Counting Outs in Hold'em

In poker, calculating your outs and chances of winning the pot is fundamental to beating no limit hold'em games, a form of the game where the pots can get big really quickly. Although it can seem like a complicated subject to grasp at first, you really don't need a mathematical mind to have a command on it.

Put simply, if you expect an opponent has the best hand, you know you need certain cards in the deck to improve your hand. The cards that you need to make the best hand are referred to as your “outs”. If you know how many cards or “outs” are needed, you can more accurately calculate the equity and chances of winning the pot during any stage of the hand.

With this information you can instantly figure out whether or not you're getting good pot odds to call even with a weak made hand, because if you get certain cards on the next street or by the river, there is a good chance of stacking your opponent.

Because it's easier calculating hand equity on the spot as a percentage, it's good to convert the ratio of pot odds as a percentage to more easily compare the two and determine if you should make the call.

The most basic principle is the hand equity, which is determined by calculating your outs must be greater then the pot odds you're getting. If the equity is greater the play is going to make money in the long term and drawing to the best hand is likely worth pursuing. If your hand equity is the exactly the same as the pot odds then it would be a break even play, which means it won't make money or lose money in the long term. The important take home point is that you never want to call when your hand equity is less then the pot equity, since this will cost you money in the long run.

Calculating your hand equity requires you to count up how many outs are needed to make the best hand during any point of a hand. You can calculate your equity for the next card or you can calculate the equity if you get to the river. Usually it's a good idea to calculate hand equity for the next card because you can expect most opponents to keep betting on the next street. Although if it's an all-in situation then that's a moot point.

So, for example, you have an open-ended straight draw with 8 outs to hit the straight. If you know you have 8 outs on the flop with 2 cards to come you calculate your equity and chances of winning like this: (8 (outs) x 2 x 2= 32%.

The decision of whether to call or fold is usually a straightforward one on the flop. If you have a decent draw you are usually always calling because even if you are not getting exactly the correct pot odds to make the call, once you factor in implied odds in the future round of betting, you're easily getting good enough odds to call. The decision of whether to draw to the best hand is usually a tougher one on the turn. As an example, if you know you have 8 outs on the turn with only 1 card to come you calculate your equity and chances of winning like this: (8 (outs) x 2 = 16%.

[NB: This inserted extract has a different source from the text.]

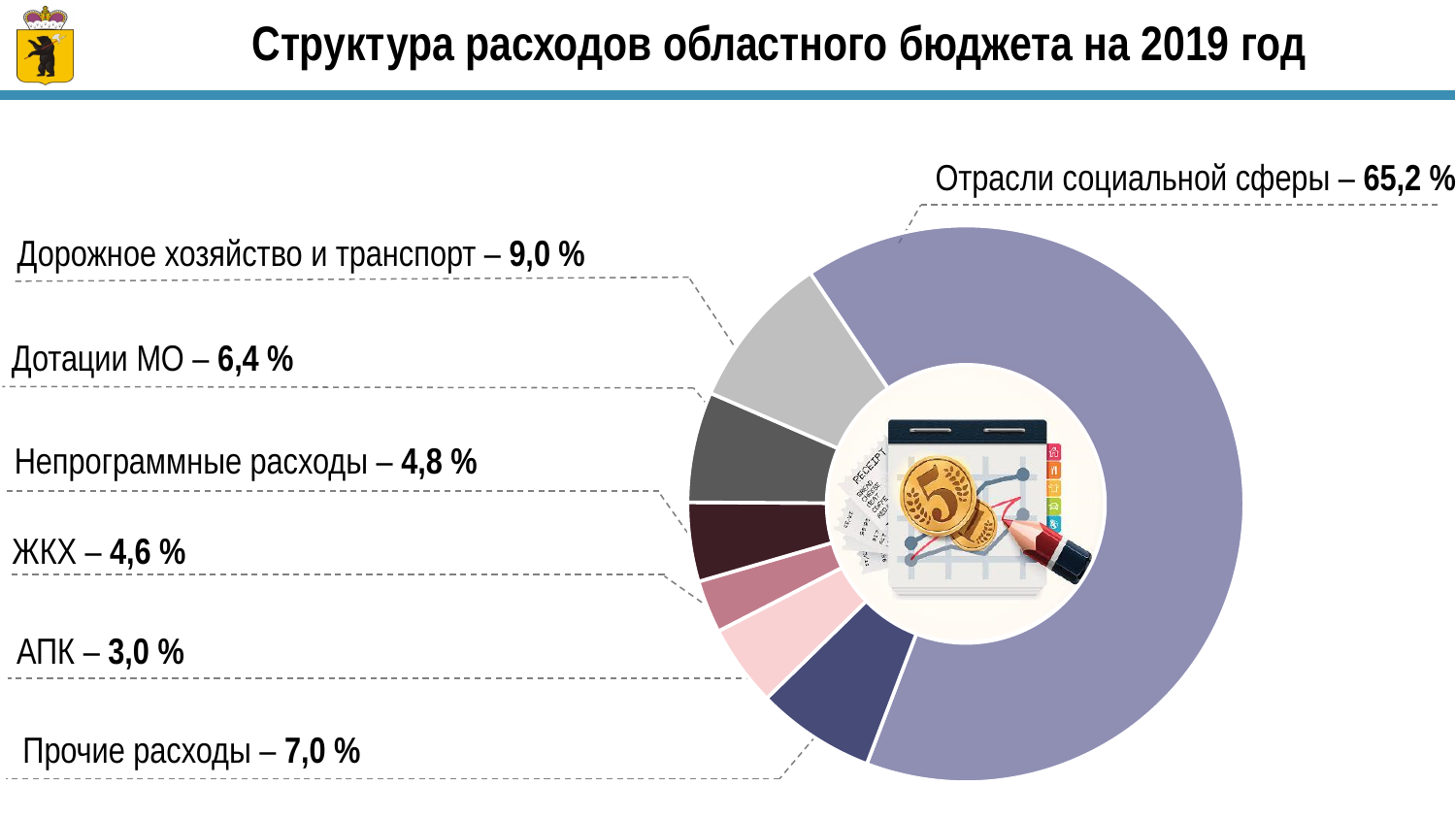
What is the difference between the shares of Дорожное хозяйство и транспорт and Дотации МО? 2,6 % What is the value for Прочие расходы? 7,0 % How many expenditure categories are shown in the chart? 7 What is the title of the slide? Структура расходов областного бюджета на 2019 год What is the value shown for Дорожное хозяйство и транспорт? 9,0 % What share of the regional budget expenditure goes to Отрасли социальной сферы? 65,2 % Which is larger: the share for Непрограммные расходы or the share for Прочие расходы? Прочие расходы Which category has the smallest share of the budget expenditure? АПК What kind of chart is used on the slide? Doughnut chart Which category has the largest share of the budget expenditure? Отрасли социальной сферы What is the combined share of ЖКХ and АПК? 7,6 % What percentage is shown for Дотации МО? 6,4 %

Generally you should be letting go of weaker draws on the turn with the exception that it's a really big pot and an opponent has only bet a small amount, giving you good pot odds to call. But even in this situation you have to fear your opponent is chasing a better draw.

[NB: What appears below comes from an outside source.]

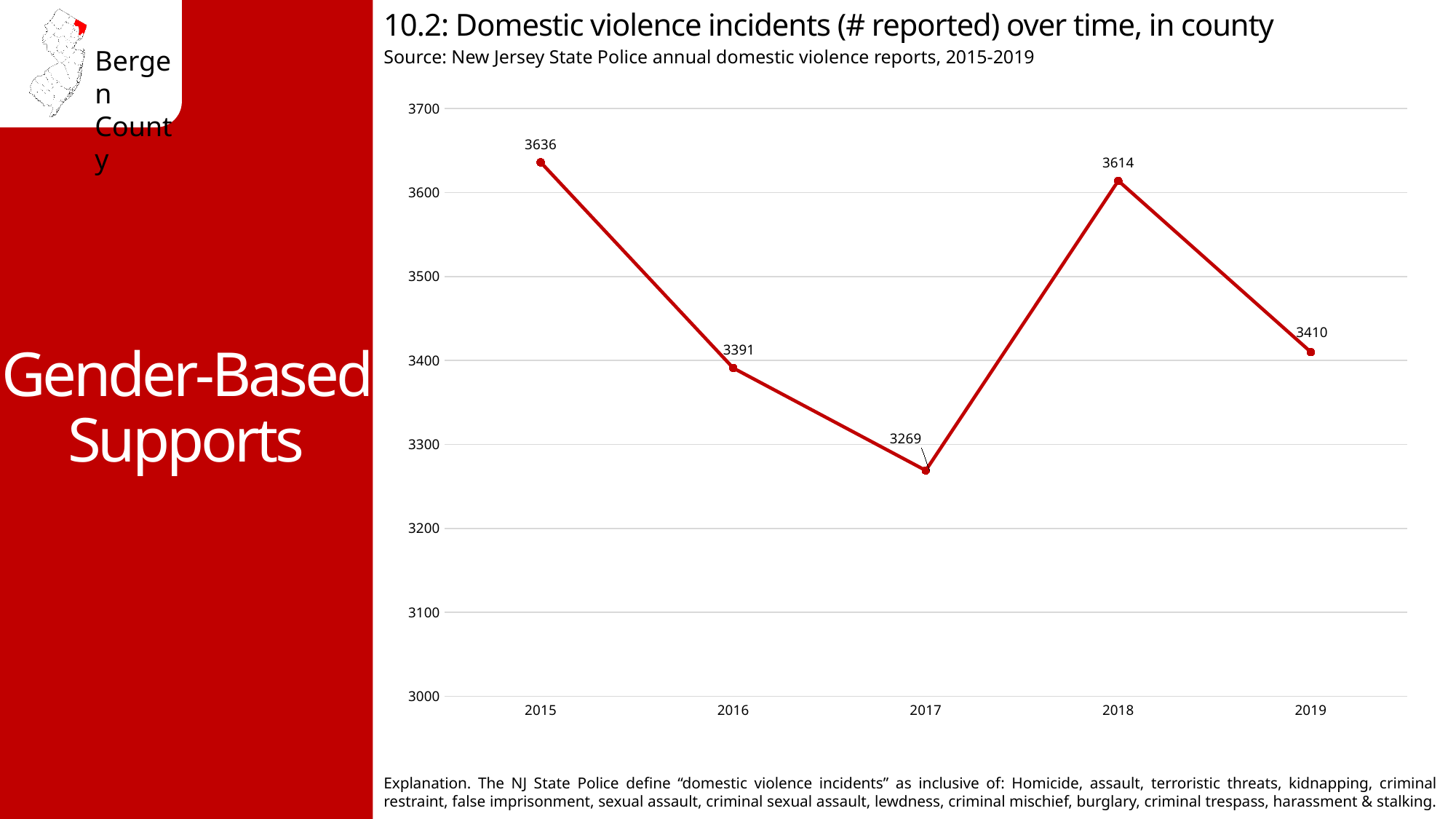
What type of chart is shown on the slide? line chart Which year had more reported incidents, 2016 or 2019? 2019 How many years are plotted on the chart? 5 What is the difference in reported incidents between 2015 and 2016? 245 What is the difference in reported incidents between 2018 and 2017? 345 Did the number of reported incidents rise or fall from 2018 to 2019? fall Which year had the highest number of reported domestic violence incidents? 2015 Is the value for 2018 greater or less than 3500? greater How many domestic violence incidents were reported in 2019? 3410 Which year had the lowest number of reported domestic violence incidents? 2017 How many domestic violence incidents were reported in 2015? 3636 How many domestic violence incidents were reported in 2017? 3269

A common scenario is when you pickup more equity with a combo draw on the turn such as a pair and open ended straight draw (OESD). If you can expect making two pair to make the best hand, then you know you have 8 outs with the OESD and an additional 5 outs if you hit one of your 5 cards to make trips or two pair, so you have 13 outs in total.

Using the same hand equity formula, we know with 13 outs and just the river card to come we will have a 26% (13 x 2) chance of making the best hand. If you're facing a ½ pot bet you'd getting roughly 3:1 odds and you would need to have a 25% chance of winning, which you're getting without even contemplating implied odds, so you should make the call. It really is that simple.

Finally, when you're calculating your outs that you don't count duplicate odds. Say, for example, you're trying to hit a flush, but one of the flush cards is the same as other cards you can hit to make the best hand, then you want to avoid counting the same outs twice.